AND THEN, THERE'S COLEMAN HUGHES....
Because the rock I live under is conveniently large, I had not encountered Coleman Hughes before today, when in a moment of weakness I clicked one of his YouTube videos.
I'm always gobsmacked by the phenomenon of someone from an oppressed group who seems to side with the oppressors. As a gay man, I can understand the concept of internalized homophobia; is this somehow comparable?
Not wishing to get into a kind of ad hominem attack, because he's obviously a decent, well-meaning, smart guy basking in the limelight for his moment of fame, but there was something about Hughes's bland, dispassionate resistance to the interviewer that, frankly, enraged me. And the principal reason is this:
Coleman Hughes, who grew up in the rarefied, leafy environs of historic Montclair, New Jersey, practically a dormitory community for the media stars of NYC, where the median household income in 2010 was $126,983, and a mere 2.7% of the population lives in poverty, is not the person I would first go to in order to understand the effects of systemic racism, or to whose opinions about the necessity for reparations I would defer. Yes, he's young. Boy, is he young.
He seems to be the product of that "finally, here's a smart Black guy!" program that gives cash handouts - sorry! scholarships! - so that the recipient can one day sit on some podcast and imply that those denied every economic opportunity that white people were given, from the arrival of enslaved Africans onward are just - well, you tell me, what is he implying? That everyone else could just grow up in the right environment then get a scholarship (to prove they are the exception, not the rule) and pull up their non-existent bootstraps - non-existent because, as MLK bitterly pointed out, they lack the boots?
I sense that Coleman Hughes's calm certainty and smug superiority is a kind of - just guessing, here - internalized racism that, in his mind, makes it imperative that he see himself and present himself as a cut above the noxious stereotype of the lazy, drug-dealing, violent ghetto Black.
The top of the interview - an interview that has over 100,000 views - frames the issue of "cancel culture" as real. Cancel culture seems to have missed canceling at least 99% of the YouTube videos screaming about cancel culture, so it's not really doing a very good job, is it? Cancel culture is the new right wing trope that's being groomed to replace "PC" and "SJW", which are losing traction. Being careful that what we say doesn't cause harm is not cancel culture, it's a commitment to treat people with dignity and is surely the bare minimum required of us as civilized social beings. (Just like women calling out their abusers is not a "war on men, " it's justice.) It's a good thing that people are holding their tongues around the water cooler.

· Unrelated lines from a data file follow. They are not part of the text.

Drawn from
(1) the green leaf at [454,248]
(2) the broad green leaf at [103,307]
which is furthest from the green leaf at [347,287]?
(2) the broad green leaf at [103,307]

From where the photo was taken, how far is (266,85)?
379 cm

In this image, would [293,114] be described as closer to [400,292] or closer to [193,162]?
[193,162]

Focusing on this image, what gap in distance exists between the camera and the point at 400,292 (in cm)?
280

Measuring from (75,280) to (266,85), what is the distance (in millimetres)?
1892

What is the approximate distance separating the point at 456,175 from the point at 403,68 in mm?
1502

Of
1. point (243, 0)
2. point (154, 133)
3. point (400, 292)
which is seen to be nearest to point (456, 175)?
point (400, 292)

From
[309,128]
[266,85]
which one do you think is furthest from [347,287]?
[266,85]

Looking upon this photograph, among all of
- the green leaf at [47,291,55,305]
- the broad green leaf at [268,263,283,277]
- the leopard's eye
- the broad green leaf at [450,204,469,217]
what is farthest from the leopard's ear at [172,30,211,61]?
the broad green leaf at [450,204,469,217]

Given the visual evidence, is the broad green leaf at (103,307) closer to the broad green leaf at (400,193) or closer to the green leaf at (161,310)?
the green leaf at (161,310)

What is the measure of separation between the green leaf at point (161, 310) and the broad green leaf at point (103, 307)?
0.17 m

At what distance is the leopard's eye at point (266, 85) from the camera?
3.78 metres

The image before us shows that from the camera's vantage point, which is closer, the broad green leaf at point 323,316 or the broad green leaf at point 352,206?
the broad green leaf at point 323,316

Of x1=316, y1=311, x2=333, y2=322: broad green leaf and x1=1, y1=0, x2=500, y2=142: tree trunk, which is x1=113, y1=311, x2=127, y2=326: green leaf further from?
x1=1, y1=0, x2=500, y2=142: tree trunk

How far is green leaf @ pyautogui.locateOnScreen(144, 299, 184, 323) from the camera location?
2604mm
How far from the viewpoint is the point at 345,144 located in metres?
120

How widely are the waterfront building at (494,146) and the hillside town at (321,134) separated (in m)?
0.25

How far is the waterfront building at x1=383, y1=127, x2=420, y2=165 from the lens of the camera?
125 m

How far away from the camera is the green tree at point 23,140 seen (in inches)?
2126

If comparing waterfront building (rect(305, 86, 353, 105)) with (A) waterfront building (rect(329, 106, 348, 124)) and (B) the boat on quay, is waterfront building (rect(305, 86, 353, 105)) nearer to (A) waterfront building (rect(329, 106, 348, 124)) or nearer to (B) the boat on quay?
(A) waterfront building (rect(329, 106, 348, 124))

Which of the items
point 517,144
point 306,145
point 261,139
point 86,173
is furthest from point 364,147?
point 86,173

I suggest that Coleman Hughes needs to leave the philosophy department some weekend, and get his hands dirty, in the trenches, figuratively speaking.
And to take a cue, as everyone on the progressive side should, from my sister and brother-in-law. They've been married 50 years - I know - yet not once have I seen them have a disagreement. Oh, they have disagreements. But they have them privately. This lets them present to the world the face of unity, because their differences have been settled.
What makes the right powerful in their insanity is their monolithic style, their appearance of absolute unity of purpose. The left needs this so much, and so much damage is done when the Coleman Hughes of the world give the Right a wedge to drive progressives apart. Maybe that's the "cancel culture" I can, unfortunately, believe in.